It’s certainly a reach to suggest that any stressed out remote worker can simply head to the golf course to blow off steam without their manager taking note or disciplining them. But in terms of data, Bloomberg’s not too far off. 

Earlier this year, a Stanford University research paper by economists Alex Finan and Nick Bloom found that remote work, indeed, has created a golfing boom, as post-pandemic golf course visits have skyrocketed during weekday mid-afternoons. 

The most reasonable explanation is that, with the newfound freedom from oversight that remote work allows, some workers are using golf as a way to break up the day and recharge during slow periods. It’s all a bit ironic, however, given the well-documented affinity for golf—even at 2 p.m. on a Tuesday—among those in the corner offices

But, contrary to what Bloomberg seemed to suggest, Bloom and Finan said the triple-digit growth in golf during work hours hasn’t directly led to a drop in productivity. So long as employees make up their time on the putting green later in the day, “then [golfing] does not reduce productivity. Indeed, national productivity during/post pandemic has been strong.”

The anti-remote cohort is standing strong

That’s not enough for Bloomberg, a steadfast critic of flexible work. Golf or no golf, Bloomberg counts himself among other big-name CEOs (including JPMorgan’s Jamie Dimon, Twitter’s Elon Musk, and Alphabet’s Sundar Pichai) in his resolute stance that in-person work is critical. 

In early August, Bloomberg penned a Washington Post op-ed expressing his dissatisfaction with government workers logging on remotely, even claiming that taxpayers foot the bill for empty offices. (He also claimed that 80% of his own employees at his eponymous company show up at least three days a week, and he’s since pushed that mandate to four.)

Bloomberg, who is worth over $96 billion, said remote work has made Washington, D.C. a “shadow of its former self” and that the tax money wasted on empty office space has decimated public resources. 

“This has gone on too long. The pandemic is over. Excuses for allowing offices to sit empty should end, too,” he wrote. “Our managers have seen the benefits of returning to in-person work, and we have heard about those benefits from their teams, too, especially from young people just starting their careers.”

**Extracted records:**
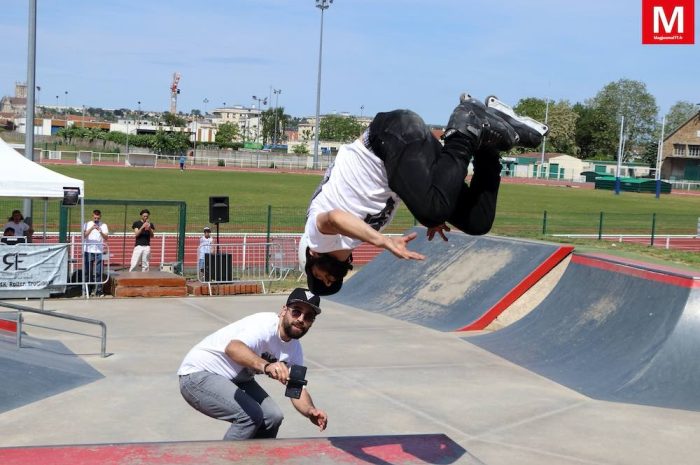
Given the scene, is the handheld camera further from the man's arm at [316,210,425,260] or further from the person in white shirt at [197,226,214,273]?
the person in white shirt at [197,226,214,273]

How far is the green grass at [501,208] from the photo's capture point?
27234mm

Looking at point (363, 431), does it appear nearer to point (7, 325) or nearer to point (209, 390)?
point (209, 390)

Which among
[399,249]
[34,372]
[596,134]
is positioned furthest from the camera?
[596,134]

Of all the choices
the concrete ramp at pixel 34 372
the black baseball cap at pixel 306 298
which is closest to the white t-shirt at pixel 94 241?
the concrete ramp at pixel 34 372

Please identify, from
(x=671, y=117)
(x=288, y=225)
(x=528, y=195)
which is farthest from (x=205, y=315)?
(x=671, y=117)

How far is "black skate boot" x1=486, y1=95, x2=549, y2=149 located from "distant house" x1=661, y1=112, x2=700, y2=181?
9697 centimetres

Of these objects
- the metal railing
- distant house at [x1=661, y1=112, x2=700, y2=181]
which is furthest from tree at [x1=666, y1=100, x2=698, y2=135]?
the metal railing

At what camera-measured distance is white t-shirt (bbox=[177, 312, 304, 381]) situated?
5449 millimetres

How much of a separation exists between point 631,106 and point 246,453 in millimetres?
131721

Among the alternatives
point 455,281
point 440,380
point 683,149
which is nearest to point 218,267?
point 455,281

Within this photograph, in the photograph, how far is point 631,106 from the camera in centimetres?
12750

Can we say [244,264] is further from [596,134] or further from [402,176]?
[596,134]

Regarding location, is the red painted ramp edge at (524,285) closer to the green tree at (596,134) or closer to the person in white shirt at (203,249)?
the person in white shirt at (203,249)

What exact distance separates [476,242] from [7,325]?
28.5ft
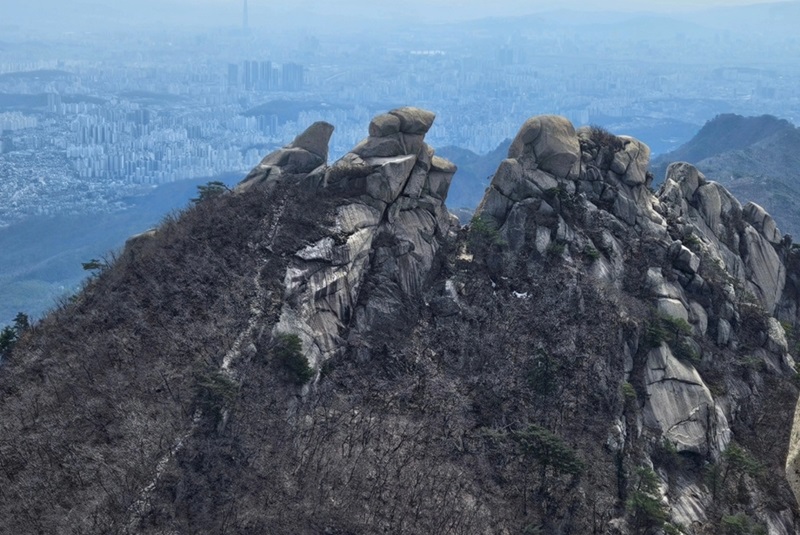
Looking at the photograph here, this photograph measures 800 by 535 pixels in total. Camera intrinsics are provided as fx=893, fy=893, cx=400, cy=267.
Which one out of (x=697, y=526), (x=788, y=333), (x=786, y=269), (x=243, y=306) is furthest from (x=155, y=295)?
(x=786, y=269)

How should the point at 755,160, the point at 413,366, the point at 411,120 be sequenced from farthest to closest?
1. the point at 755,160
2. the point at 411,120
3. the point at 413,366

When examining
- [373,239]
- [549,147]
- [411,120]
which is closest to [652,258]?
[549,147]

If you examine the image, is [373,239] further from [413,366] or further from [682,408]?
[682,408]

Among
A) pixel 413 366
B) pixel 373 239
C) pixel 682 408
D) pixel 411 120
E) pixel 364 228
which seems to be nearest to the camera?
pixel 413 366

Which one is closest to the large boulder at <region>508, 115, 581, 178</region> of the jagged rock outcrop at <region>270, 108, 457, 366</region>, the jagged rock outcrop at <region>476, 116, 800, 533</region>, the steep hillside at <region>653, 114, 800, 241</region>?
the jagged rock outcrop at <region>476, 116, 800, 533</region>

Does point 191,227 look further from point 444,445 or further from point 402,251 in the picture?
point 444,445

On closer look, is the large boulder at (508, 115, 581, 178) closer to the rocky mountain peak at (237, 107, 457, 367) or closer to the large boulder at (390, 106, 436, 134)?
the rocky mountain peak at (237, 107, 457, 367)

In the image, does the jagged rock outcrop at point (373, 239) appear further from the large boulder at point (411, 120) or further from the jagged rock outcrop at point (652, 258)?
the jagged rock outcrop at point (652, 258)

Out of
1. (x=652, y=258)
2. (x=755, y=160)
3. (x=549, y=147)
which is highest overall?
(x=549, y=147)
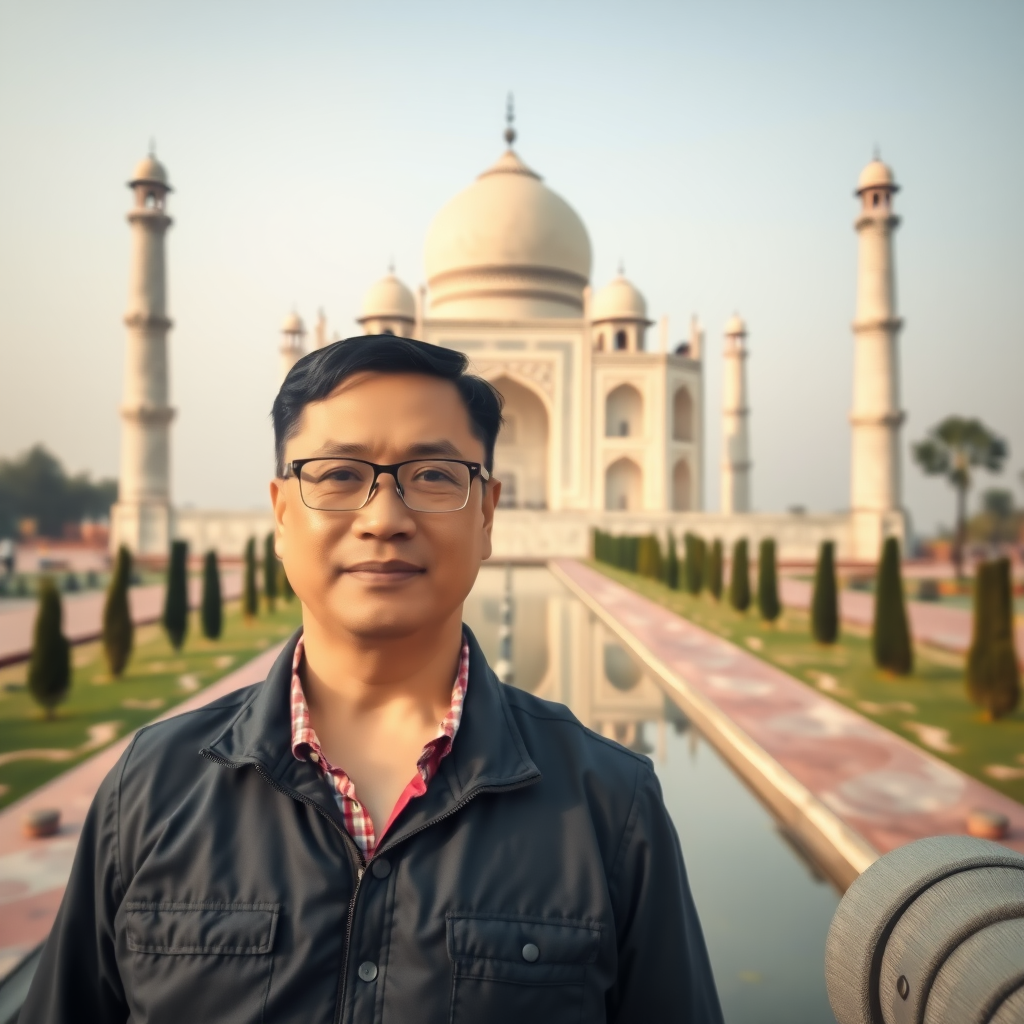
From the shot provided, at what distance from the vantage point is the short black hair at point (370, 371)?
0.87 m

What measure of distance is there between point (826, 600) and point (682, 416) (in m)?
14.3

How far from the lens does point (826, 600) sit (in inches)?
242

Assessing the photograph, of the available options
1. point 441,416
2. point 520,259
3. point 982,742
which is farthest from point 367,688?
point 520,259

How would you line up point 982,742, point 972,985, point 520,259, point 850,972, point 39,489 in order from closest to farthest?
point 972,985, point 850,972, point 982,742, point 39,489, point 520,259

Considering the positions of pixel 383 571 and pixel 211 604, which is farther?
pixel 211 604

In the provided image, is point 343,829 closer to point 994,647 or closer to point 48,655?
point 48,655

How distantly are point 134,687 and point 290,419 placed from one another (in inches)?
165

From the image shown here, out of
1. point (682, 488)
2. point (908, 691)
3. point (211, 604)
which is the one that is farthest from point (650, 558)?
point (682, 488)

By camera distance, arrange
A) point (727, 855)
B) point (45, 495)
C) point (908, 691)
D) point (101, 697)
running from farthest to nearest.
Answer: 1. point (45, 495)
2. point (908, 691)
3. point (101, 697)
4. point (727, 855)

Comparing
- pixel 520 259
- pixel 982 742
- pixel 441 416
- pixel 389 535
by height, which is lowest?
pixel 982 742

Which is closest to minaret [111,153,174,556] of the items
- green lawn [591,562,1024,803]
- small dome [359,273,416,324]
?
small dome [359,273,416,324]

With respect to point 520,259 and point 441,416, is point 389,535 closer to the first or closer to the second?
point 441,416

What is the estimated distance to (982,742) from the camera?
3668mm

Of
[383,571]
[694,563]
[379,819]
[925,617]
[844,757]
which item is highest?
[383,571]
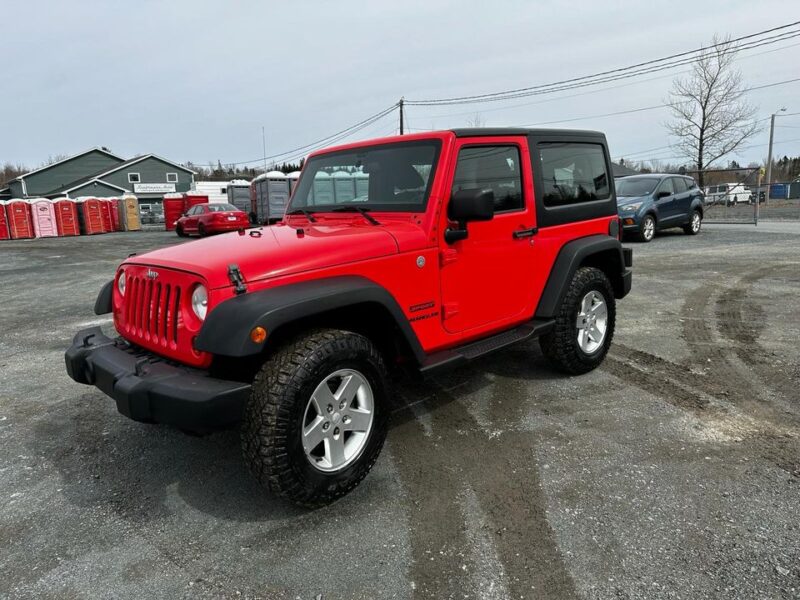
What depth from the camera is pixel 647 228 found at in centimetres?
1428

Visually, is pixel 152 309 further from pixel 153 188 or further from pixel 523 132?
pixel 153 188

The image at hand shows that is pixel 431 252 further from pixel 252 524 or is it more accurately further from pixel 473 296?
pixel 252 524

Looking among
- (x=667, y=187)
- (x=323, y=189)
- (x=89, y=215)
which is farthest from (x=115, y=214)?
(x=323, y=189)

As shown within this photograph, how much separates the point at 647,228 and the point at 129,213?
1071 inches

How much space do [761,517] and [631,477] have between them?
0.61m

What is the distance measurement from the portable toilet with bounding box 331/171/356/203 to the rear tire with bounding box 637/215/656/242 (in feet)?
39.7

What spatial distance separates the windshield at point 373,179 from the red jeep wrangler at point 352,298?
0.04 ft

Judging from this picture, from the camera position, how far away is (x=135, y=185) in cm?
4366

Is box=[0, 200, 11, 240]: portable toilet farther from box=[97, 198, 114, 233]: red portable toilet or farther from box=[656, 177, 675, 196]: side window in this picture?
box=[656, 177, 675, 196]: side window

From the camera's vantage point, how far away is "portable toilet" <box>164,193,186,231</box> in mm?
29438

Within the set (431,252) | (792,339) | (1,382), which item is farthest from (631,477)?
(1,382)

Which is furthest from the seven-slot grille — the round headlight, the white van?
the white van

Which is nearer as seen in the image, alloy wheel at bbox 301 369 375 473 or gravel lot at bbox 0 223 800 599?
gravel lot at bbox 0 223 800 599

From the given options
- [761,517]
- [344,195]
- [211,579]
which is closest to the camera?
[211,579]
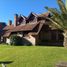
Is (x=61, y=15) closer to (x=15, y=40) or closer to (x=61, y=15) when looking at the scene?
(x=61, y=15)

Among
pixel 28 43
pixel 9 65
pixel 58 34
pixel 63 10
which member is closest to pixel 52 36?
pixel 58 34

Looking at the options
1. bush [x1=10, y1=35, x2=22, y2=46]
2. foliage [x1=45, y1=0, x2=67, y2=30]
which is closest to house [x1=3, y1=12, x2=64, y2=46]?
bush [x1=10, y1=35, x2=22, y2=46]

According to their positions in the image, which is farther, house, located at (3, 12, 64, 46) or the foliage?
house, located at (3, 12, 64, 46)

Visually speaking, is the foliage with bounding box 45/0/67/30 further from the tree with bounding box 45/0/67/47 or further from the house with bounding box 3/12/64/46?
the house with bounding box 3/12/64/46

**What to work on:**
1) According to the article on remote work and golf, which economists wrote the Stanford University research paper on golfing?
2) Write the next part of the article on remote work and golf, picking up after its final quoted sentence.
The data is unrelated material, apart from the article on remote work and golf.

**Responses for each task:**
1) Alex Finan and Nick Bloom.

2)
By eliminating opportunities for mentoring and upskilling, remote work hurts an organization’s future outlook—to say nothing of its impact on the young workers themselves, Bloomberg said. Remote workers are also proven likely to suffer from the impacts of proximity bias, in which their bosses subconsciously prefer and prioritize the workers they see most often. On the other hand, remote workers can benefit from saved commute time and more valuable family time.

Bosses are losing patience with the remote work war

Bloomberg’s opinion is shared by Jefferies CEO Rich Handler, who has said permanently remote roles are just for short-term goals and a paycheck, not for a career. Hybrid work may well stick around, Handler told Fortune, but “the reality is, if you are in the office, you get pulled into a lot of interesting ‘real time’ situations because physical presence matters.”

On that point, even the most pro-remote experts agree. “Bottom line, personal interactions among colleagues diminish by a significant amount when someone works from home,” the researchers behind the WFH Research consortium, Bloom and Jose Maria Barrero, wrote in April. “That is a cost workers and firms pay in terms of slower on-the-job learning, in exchange for the flexibility and personal autonomy gained when working from home.”

That’s no small cost, but some workers clearly value a round of golf a tiny bit more. Too bad for them, it appears that thanks to the Labor Day return-to-work mandates, weekday golf rounds— much like the vast availability of fully remote roles—might have already become a thing of the past. 

“Human beings probably don’t change very quickly in what they do; I can’t work with you if it’s over Zoom,” Bloomberg went on in the CBS interview, explaining why remote work would never take the long-term upper hand over in-person work. “You can’t do the same thing via Zoom that you can do face-to-face. Period.”